**What is being asked**:
The required output is the line containing "order: Rodentia" and every line after it, transcribed exactly through the end of the data below.

**Information shown**:
▽
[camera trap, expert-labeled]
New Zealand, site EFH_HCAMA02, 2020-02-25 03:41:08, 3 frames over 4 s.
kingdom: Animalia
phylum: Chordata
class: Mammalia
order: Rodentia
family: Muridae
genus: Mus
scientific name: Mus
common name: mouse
△
**Answer box**:
order: Rodentia
family: Muridae
genus: Mus
scientific name: Mus
common name: mouse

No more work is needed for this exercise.